Competitive Threats and Market Timing

Starlink faces mounting competition from Amazon Leo (formerly Project Kuiper), which has deployed 180 satellites in orbit as of late 2025, per Capital.com. While SpaceX maintains a substantial lead in subscriber count and infrastructure, the satellite internet market is capital-intensive with narrow margins once multiple players achieve scale.

The IPO timing raises questions. SpaceX targets a $1.75 trillion valuation—comparable to Saudi Aramco—while OpenAI projects $25 billion in annualized revenue with $14-25 billion in annual losses, CNBC reports. The concentration of loss-making mega-IPOs in mid-2026 suggests late-cycle dynamics, where companies rush to access capital before sentiment shifts.

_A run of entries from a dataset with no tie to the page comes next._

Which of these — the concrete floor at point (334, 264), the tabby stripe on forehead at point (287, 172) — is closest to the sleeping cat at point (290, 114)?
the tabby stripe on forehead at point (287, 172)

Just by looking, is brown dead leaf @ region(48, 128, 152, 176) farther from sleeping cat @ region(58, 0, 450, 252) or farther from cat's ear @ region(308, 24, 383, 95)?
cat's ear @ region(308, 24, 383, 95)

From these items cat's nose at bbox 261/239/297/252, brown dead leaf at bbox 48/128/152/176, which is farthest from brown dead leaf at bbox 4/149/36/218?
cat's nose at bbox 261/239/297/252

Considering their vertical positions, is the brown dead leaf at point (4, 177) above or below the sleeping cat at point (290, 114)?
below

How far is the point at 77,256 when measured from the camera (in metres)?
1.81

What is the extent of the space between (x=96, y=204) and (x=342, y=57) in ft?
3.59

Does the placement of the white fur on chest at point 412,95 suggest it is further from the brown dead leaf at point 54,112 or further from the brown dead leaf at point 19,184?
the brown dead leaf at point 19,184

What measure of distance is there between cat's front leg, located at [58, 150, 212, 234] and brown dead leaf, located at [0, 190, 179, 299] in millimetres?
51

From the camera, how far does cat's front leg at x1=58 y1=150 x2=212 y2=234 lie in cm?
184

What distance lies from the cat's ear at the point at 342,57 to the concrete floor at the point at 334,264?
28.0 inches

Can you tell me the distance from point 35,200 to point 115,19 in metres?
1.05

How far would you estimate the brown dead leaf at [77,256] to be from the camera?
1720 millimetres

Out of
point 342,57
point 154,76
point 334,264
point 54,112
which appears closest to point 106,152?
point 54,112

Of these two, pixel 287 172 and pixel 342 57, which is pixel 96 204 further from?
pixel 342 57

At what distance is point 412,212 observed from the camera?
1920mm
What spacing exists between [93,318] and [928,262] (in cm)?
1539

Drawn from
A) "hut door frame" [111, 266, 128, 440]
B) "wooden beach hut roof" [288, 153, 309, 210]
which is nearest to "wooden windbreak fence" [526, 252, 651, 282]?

SpaceX accumulated $10.1 billion in Q1 2026 capex alone, implying an annualized pace near $40 billion. This burn rate depends on Starship reaching operational cadence and government contracts expanding in line with NASA’s accelerated lunar timeline, both uncertain variables.

20 May 2026
S-1 Filing
SpaceX files for IPO revealing Q1 loss and $1.75T valuation target.
11 Jun 2026
Pricing Expected
Final IPO price to be set after retail investor roadshow.
12 Jun 2026
Trading Begins
SpaceX shares debut on Nasdaq under ticker SPCX.
Late 2026
Chang’e-7 Launch
China’s robotic lunar mission intensifies south pole competition.

What to Watch

Investor appetite during the June 8 roadshow will signal whether markets accept the government-contract-as-moat thesis or demand clearer paths to standalone profitability. Key metrics include Q2 2026 Starlink subscriber growth, xAI capex trajectory relative to the $20.7 billion 2025 baseline, and any new NASA or Space Force contract awards ahead of the pricing date.

China’s Chang’e-7 mission in late 2026 will test whether lunar competition drives additional U.S. government spending—critical for SpaceX’s space segment economics. OpenAI and Anthropic pricing outcomes will set comparables for loss-making AI infrastructure plays, directly affecting investor willingness to absorb SpaceX’s xAI losses.

The broader question: whether strategic infrastructure status exempts companies from traditional profitability requirements, or whether 2026 marks the moment markets reassert discipline after years of accommodating capital-intensive moonshots.